Tasks to carry out:
1. Answer these questions about the firefighter article:
(a) At which fire station is Abrahams stationed?
(b) How many firefighters competed in the Toughest Firefighter Alive challenge?
(c) At which station did Abrahams start her career job shadowing?
2. Please pick up the firefighter article after its final sentence and keep it going.

:: Document passage ::

Firefighters drive pink

2019-10-29 06:00

Strandfontein resident, Baigum Abrahams has been named the Toughest Firefighter Alive for the second year running.

Abrahams, who joined the fire brigade last year is stationed at the Mitchell’s Plain Fire Station.

Firefighters from around the country flexed their muscles at the annual Toughest Firefighter Alive competition last month.

The City of Cape Town’s fire and rescue service hosted 106 firefighters in what has become the country’s premier firefighting challenge. The tough men and women also showed their softer side when a pink firefighting vehicle was unveiled.

The Toughest Firefighter Alive is a two-day competition held at the Roeland Street Fire Station in which 106 contenders from around the country battle it out for the title of being South Africa’s Toughest Firefighter Alive.

“Firefighting is a physically demanding job and this competition tests every aspect of what is required of them on a daily basis. South African firefighters are up there with the best and have proven themselves on the international stage. There is no doubt you have to be tough to be a firefighter and there are no losers. Congratulations Emile and especially our own Baigum who pipped the others to the post,” says Mayco member for safety and security, JP Smith.

Last year was Abrahams first year competing (“Her flame shines bright”, People’s Post, 21 August).

An unfortunate incident that saw her home engulfed in flames was the initial spark that ignited her passion for fire fighting.

She started her career job shadowing at Ottery station, and this along with a decade of lifesaving, solidified her desire and passion for saving lives.

:::
:: Information supplied ::

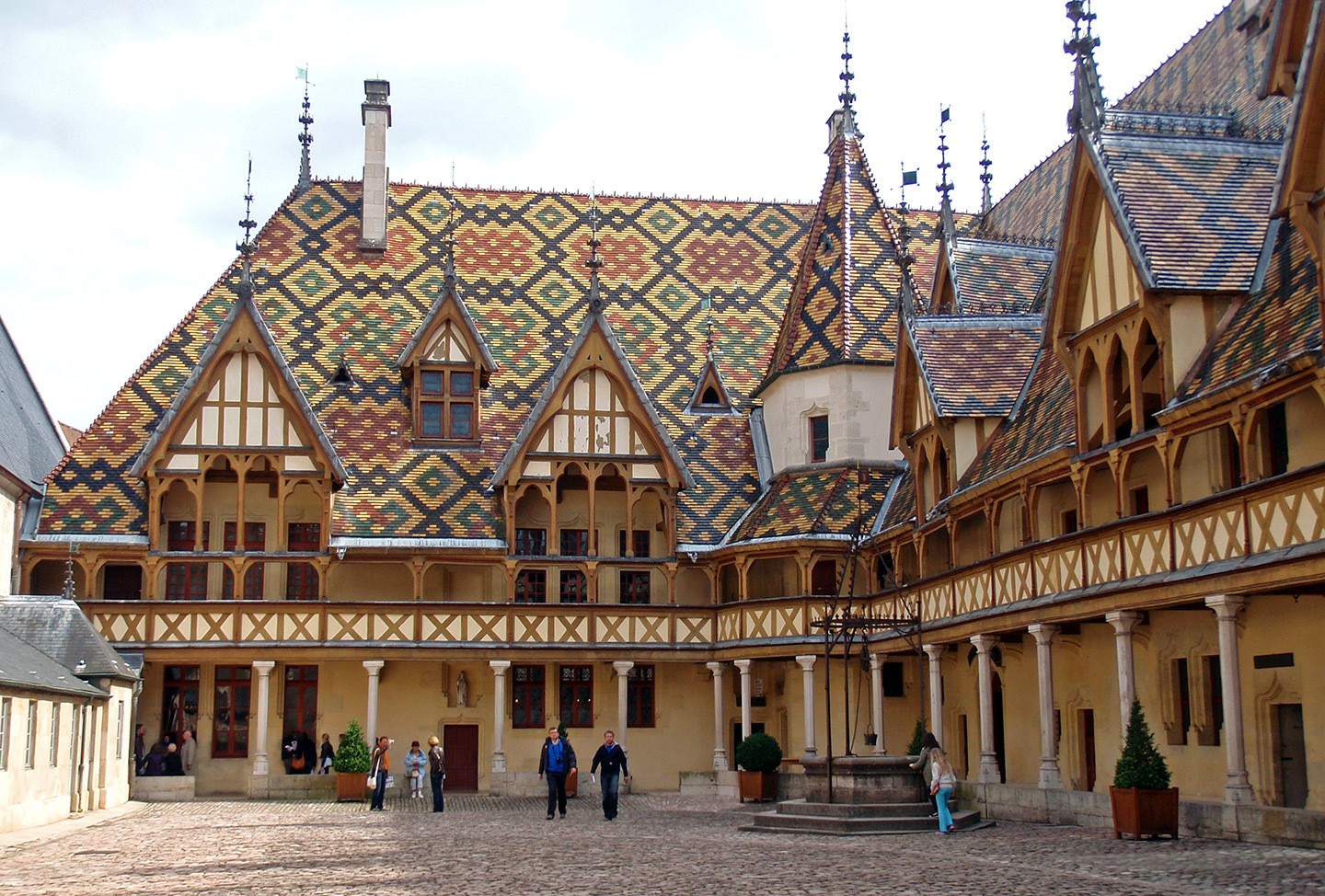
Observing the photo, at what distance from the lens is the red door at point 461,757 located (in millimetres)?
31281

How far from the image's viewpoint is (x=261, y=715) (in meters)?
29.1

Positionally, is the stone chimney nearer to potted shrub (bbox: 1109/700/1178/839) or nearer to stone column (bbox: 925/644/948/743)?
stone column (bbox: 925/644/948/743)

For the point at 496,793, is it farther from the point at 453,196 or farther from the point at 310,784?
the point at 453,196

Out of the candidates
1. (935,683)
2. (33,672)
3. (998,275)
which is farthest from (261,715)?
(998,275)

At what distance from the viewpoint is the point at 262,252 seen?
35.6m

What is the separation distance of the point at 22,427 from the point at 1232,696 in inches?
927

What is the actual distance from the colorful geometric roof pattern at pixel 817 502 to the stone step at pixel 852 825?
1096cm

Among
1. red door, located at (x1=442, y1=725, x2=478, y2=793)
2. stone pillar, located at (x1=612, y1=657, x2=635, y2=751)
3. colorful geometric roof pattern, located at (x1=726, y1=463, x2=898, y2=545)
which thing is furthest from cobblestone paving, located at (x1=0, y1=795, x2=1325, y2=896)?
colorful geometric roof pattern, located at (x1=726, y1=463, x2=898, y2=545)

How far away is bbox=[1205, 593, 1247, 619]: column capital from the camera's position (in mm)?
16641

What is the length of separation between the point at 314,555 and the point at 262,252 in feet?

:::

Your written answers:
1.
(a) The Mitchell's Plain Fire Station
(b) 106
(c) Ottery station

2.
“I started out doing lifesaving when I was 13 and have been competitively involved in sport and gymnastics. I think being involved in lifesaving for so many years really groomed my desire to make a difference and give back to the community, making a positive impact on the community. Being a firefighter is very rewarding,” said Abrahams at the time.

“Around two years ago, my son and I were sick. I was frying chips and left the oil on the stove. I fell asleep and could not smell the oil burning so I nearly burnt my house down. Firefighters from the Mitchell’s Plain fire station responded and extinguished the fire. That was an inspiration to me and I wanted to know more about the service.”

Following the incident, she did a stint as a seasonal firefighter.

“I wanted to make sure that this is what I wanted to do and see exactly what it was about,” she said

She added that being a woman in a profession regarded to be a man’s world has not affected her.

“I value being a woman and I believe I am a strong woman. We have many women in the brigade and just recently we had all-female staff on the back of the truck. That was so amazing during Women’s Month,” said Abrahams.

And strong she is, having beat out a host of the nations’ best competitors again.

Firefighters were tested on their fitness, endurance and skillset and have to complete a number of challenges in full firefighting gear, including a hose drag, obstacle course, tower ascent and an 800 metre run.

The aim of the competition is to promote a spirit of excellence and produce firefighters who are able to compete on the international stage; to equip them with skills that enable them to perform to the peak of their abilities, to continue to push the boundaries in delivering a better, high quality service; and to boost their morale.

The City’s fire and rescue service also announced an initiative to support the Sunflower Fund with its continued efforts to assist patients who fight blood diseases by raising funds for the recruitment of blood stem cell donors

“To provide support and highlight the good work that is being carried out by the foundation, our service has converted one of our vehicles in a similar fashion as has been initiated overseas. Our service now has a bright pink fire engine which we hope will be a symbol of hope to those who are diagnosed with life-threatening illness and an encouragement to others to support these initiatives,” says Smith.

The pink fire engine representing women and children, is named Hope and is a refurbished Ford FMC. Hope is the first pink fire engine in the fleet and also the first in the country.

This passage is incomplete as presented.